Pop philosophy and the pop versions of all the other disciplines have their problems. Most of them do revolve around a common academic complaint, and a genuine one: they oversimplify problems, and draw more of a conclusion than we’re really able from the selection of experiments and examples that often occur in the pop psychology of the Gladwell model.
Yet there are advantages to Gladwellism, even though it’s so easy to write like a terrible Gladwellian. I’d say Gladwell himself writes like a poor Gladwellian more often than not. Reading Dan Ariely’s Dishonesty, I find some moments of very poor Gladwellianism. His brief use of the famous image of Schrödinger’s Cat as a metaphor to explain how people are more tempted to cheat about their performance when no one but them knows what really happened is a special mangle of both ideas.
But the form of Gladwellism – discussing actually fundamental ideas of human life in a hyper-casual tone – is bigger than any one practitioner. I wonder how it works.
Let’s return to that quote from yesterday.
“We would be unwilling to ask our neighbours to bring in our mail while we're on vacation, fearing that they would steal our belongings. We would watch our coworkers like hawks.
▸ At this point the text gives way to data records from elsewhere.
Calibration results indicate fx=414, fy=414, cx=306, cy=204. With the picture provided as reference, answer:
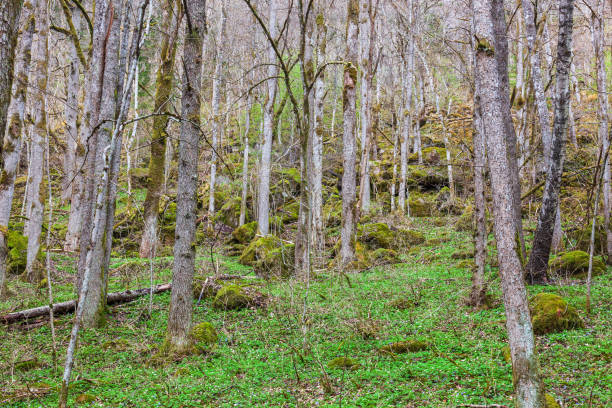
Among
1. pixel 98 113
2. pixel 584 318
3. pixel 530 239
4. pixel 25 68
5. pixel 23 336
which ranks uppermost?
pixel 25 68

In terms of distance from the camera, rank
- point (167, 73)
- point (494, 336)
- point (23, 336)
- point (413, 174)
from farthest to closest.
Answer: point (413, 174), point (167, 73), point (23, 336), point (494, 336)

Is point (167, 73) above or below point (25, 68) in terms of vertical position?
above

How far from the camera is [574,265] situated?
9578 millimetres

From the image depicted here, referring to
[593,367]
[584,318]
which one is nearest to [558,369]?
[593,367]

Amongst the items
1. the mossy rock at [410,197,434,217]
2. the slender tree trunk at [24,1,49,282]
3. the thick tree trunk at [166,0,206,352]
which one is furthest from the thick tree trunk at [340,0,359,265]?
the mossy rock at [410,197,434,217]

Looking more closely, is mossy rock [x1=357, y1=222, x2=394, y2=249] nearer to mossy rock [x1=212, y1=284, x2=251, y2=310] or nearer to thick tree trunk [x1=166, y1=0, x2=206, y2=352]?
mossy rock [x1=212, y1=284, x2=251, y2=310]

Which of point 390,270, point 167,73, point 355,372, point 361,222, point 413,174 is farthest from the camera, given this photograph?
point 413,174

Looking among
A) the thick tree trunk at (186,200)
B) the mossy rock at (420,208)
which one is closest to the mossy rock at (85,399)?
the thick tree trunk at (186,200)

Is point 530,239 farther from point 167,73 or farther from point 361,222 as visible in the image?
point 167,73

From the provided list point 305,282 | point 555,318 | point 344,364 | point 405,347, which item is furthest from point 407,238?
point 344,364

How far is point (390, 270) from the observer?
12.0 meters

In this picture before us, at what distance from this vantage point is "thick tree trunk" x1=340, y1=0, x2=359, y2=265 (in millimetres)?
11977

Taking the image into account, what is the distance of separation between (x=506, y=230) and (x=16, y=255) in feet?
46.5

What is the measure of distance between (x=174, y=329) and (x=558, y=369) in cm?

There would be no value in shaking hands as a form of agreement; legal contracts would be necessary for any transaction . . . We might decide not to have kids because when they grew up, they, too, would try to steal everything we have, and living in our homes would give them plenty of opportunities to do so.”
It reads like over-the-top rhetorical language, utterly unsuitable to serious academic work. Its descriptions are cartoonish, and makes no real argument against a basic mathematical foundation to scientific models whose conclusions shape governments’ policies around the world. You don’t unsettle professional economists from the very presumptions of their fields with talk like this.
Yet it speaks to a profound human truth: There is more to human society than the question of “Can I get away with it?”. This is an essence question, a rhetorical formulation that nonetheless gets its readers thinking about fundamental matters of reality.
No respectable economist would ever be taken seriously as a brilliant scientist again if he were to start writing journalism.** ** I hope you get the irony in this caption. |
Wondering about such questions is not the task of disciplinary economics. These aren’t the kinds of texts that economists are ever asked to write, until they begin to write journalism. That would make them less lofty than when they wrote in stern professional journals that were hidden from popular consumption by paywalls.
Writing in such a crass popular form means their thinking must be on the level of any old amateur. And we can take his words just as flippantly. The work and ideas you win Nobel Prizes for isn’t meant to be consumed by the popular press. Asking such a question would be almost philosophical, and we can’t have a psychologist talk like that.
Good philosophy can be understood by anyone who can follow a word in the context it’s written in, and think about what you just read. Anyone, with any background and of reasonable intelligence, can understand philosophical concepts. They’re the concepts we use to make sense of our world.
Sometimes, there can be good philosophy in popular philosophy.*
* Of course, not all the works of popular philosophy are good philosophy, just as good philosophy doesn’t come from every academic article in the discipline.